Saturday, April 5, 2014

Reasons Why People Choose To Attend Couples Counseling

By Pat Skeats


Sometimes a relationship can suffer strain if there are stressful life events happening. This may be due to financial difficulties, such as a job loss, a breakdown of communication or someone suffering from an illness. This may also be due to insecure attachments, jealousy, anger or interference from third parties. These are just some of the problems that couples counseling tries to tackle.


When there are changes in a family such as financial difficulties, physical health, or problems with other family members, this can have a serious and negative influence on the way that individuals respond in a relationship. In many cases it is not just one person who is at fault. One principle that is taught in relationship therapy is that it takes both people to create a problem and so both must try to manage the problem.
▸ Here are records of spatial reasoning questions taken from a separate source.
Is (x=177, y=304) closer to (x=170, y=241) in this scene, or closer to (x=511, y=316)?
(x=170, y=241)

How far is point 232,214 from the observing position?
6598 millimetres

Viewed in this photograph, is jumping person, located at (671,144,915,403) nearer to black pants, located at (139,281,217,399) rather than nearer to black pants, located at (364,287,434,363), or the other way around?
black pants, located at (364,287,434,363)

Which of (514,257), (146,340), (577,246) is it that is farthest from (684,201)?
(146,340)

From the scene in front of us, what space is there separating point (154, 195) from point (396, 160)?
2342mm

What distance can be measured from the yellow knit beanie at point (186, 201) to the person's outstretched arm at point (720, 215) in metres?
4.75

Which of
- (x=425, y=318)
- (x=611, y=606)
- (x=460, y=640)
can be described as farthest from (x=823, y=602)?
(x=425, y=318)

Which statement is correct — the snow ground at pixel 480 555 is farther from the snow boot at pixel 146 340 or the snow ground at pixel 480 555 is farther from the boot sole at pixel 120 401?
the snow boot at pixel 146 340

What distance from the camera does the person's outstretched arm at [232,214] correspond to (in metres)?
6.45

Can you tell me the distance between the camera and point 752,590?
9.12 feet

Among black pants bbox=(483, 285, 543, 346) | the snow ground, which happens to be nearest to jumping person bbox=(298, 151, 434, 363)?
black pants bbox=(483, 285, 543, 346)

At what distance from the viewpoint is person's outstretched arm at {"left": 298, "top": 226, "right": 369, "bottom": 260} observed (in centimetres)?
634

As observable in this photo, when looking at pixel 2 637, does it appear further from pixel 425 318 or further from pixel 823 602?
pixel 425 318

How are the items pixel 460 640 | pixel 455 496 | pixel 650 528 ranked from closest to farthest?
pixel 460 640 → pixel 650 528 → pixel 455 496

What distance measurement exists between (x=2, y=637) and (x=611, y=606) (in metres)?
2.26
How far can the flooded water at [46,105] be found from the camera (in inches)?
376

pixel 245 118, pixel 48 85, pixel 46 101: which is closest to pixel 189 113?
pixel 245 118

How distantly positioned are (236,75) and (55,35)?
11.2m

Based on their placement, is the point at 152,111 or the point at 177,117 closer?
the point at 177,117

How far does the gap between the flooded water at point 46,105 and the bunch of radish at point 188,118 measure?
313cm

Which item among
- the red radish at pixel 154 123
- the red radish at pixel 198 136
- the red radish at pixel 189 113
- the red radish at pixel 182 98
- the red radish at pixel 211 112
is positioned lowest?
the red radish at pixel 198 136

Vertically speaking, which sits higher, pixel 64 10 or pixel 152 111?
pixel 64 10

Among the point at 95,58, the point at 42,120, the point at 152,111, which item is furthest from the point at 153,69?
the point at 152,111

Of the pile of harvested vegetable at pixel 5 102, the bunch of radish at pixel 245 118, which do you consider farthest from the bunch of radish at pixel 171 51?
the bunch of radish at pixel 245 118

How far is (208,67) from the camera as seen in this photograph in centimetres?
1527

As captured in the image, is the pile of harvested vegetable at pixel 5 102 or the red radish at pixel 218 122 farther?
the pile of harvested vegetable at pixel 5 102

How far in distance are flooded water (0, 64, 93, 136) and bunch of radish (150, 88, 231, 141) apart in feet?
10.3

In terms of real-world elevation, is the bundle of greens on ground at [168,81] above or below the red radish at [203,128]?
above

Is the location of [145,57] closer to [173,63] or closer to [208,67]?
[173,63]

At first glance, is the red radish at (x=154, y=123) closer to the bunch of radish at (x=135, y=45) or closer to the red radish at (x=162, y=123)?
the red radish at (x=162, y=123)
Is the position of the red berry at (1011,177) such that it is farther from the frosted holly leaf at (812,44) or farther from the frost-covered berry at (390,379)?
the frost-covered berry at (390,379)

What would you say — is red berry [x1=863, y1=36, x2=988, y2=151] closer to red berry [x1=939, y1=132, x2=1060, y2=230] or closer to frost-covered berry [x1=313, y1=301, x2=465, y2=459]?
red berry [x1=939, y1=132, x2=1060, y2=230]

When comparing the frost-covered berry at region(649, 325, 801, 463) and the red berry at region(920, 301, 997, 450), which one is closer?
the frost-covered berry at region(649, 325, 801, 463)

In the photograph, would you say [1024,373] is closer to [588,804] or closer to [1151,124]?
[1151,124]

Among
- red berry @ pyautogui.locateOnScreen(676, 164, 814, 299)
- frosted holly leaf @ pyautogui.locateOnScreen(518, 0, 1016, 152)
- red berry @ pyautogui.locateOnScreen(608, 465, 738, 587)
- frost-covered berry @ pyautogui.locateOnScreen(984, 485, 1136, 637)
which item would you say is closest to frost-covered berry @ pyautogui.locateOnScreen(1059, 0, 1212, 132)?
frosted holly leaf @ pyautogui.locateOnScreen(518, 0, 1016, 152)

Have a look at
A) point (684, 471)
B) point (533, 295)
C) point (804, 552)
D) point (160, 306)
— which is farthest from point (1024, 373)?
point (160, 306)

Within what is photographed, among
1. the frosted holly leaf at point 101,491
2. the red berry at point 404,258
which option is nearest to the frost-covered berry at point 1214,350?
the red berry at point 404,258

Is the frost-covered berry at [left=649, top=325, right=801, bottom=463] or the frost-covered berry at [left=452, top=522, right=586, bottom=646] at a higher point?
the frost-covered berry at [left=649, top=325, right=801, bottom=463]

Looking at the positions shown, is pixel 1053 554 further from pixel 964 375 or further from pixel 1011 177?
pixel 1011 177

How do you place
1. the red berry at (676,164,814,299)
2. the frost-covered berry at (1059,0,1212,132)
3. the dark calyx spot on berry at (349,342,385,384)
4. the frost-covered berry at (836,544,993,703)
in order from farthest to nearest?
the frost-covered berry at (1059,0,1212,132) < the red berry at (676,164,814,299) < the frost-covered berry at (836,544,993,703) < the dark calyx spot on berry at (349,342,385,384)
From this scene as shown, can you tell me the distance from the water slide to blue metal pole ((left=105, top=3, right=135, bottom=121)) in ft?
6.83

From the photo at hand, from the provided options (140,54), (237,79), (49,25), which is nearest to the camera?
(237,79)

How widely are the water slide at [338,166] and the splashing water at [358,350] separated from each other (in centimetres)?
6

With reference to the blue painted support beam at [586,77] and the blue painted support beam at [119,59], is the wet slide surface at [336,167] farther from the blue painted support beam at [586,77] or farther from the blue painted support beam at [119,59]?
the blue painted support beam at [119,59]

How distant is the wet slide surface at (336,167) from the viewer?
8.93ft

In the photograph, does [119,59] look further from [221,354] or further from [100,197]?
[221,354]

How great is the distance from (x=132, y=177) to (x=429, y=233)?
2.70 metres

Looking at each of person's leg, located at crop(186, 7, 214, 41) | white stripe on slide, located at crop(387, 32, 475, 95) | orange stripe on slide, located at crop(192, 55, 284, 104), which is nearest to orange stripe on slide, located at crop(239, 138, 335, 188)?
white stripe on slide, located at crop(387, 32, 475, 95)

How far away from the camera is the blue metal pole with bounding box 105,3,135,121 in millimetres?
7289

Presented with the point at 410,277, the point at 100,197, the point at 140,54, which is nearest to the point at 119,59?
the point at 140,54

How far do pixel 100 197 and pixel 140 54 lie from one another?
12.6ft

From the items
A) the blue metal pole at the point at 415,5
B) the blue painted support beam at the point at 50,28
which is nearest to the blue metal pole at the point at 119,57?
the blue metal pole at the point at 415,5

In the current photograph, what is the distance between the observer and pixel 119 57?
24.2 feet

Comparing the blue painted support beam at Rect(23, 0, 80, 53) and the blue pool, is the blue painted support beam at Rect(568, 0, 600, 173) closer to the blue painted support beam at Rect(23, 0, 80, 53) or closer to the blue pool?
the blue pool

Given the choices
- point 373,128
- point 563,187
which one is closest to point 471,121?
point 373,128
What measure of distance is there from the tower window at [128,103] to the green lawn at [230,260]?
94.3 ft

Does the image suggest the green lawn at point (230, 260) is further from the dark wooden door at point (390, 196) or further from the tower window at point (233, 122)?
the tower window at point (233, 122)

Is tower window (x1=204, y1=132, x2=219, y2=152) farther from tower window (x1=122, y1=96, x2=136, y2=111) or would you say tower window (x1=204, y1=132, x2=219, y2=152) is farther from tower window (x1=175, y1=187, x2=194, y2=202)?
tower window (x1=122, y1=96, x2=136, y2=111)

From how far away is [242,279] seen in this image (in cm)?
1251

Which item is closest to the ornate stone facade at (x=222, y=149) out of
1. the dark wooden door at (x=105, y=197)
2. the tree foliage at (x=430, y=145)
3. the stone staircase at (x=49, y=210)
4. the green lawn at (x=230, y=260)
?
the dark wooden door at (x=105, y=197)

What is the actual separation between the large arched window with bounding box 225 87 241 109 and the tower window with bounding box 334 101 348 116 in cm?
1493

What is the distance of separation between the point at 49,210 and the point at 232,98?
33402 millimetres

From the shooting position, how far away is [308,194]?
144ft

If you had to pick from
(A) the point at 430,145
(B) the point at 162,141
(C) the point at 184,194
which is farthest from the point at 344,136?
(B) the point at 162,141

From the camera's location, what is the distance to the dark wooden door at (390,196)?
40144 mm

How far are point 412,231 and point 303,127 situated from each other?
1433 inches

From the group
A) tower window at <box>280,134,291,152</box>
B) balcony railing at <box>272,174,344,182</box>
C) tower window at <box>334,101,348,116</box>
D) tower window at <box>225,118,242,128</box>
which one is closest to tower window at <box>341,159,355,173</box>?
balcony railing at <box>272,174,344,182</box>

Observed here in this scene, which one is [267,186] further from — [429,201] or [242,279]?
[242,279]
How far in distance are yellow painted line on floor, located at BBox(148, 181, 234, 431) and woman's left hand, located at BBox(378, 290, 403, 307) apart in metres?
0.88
Such exchanges happened infrequently in marital interactions, however, they could not predict whether the marriage would succeed or not. In addition, a 1984 study conducted in Munich showed that reflective listening did not help people to improve their marriage. Instead, therapy that is emotionally focused and based on attachment theory uses emotions to target conflict and bring about change.

Many psychologists believe that instead of learning how to argue better and analyze past mistakes, it is more productive for both people to recognize and admit that they are emotionally attached to their partner and dependent on them the same way that a child is dependent on a parent. The basis of this dependence is a need for nurturing protection from another person.

A licensed relationship therapist may rely on psychiatrists, social workers and pastoral counsellors for help in treating married people. The duty of a relationship therapist is to listen to and respect their clients. The therapist must understand them and seek to facilitate a better functioning relationship between the partners. They must provide confidential dialogue which is sensitive to the feelings of each person. They should enable each individual to be heard and speak about their feelings.

Rather than trying to make decisions for the couple, the relationship therapist should seek to empower them. They must feel confident enough to take control of their lives and make important decisions on their own. The end goal is simply to improve communication so that they learn how to do this.

The basic job of a therapist includes identifying any repetitive, negative cycles of behavior in the relationship. They must strive to understand what the source of the negative emotions is that consistently shows up. Ultimately, the therapist should seek to foster a secure attachment between the individuals to help maintain intimacy in the relationship. Some of the core principles of relationship therapy are respect and empathy for each person and tactful behavior at all times.

Psychologists have observed that active listening helps to create a safe environment to allow criticism to be heard and dealt with. Many listeners often feel overwhelmed by criticism and so tend to avoid such encounters. Some psychologists believe that people are biologically programmed to be defensive towards criticism. Therefore, the goal is to train the listener to interpret criticism as love and not necessarily as something abusive.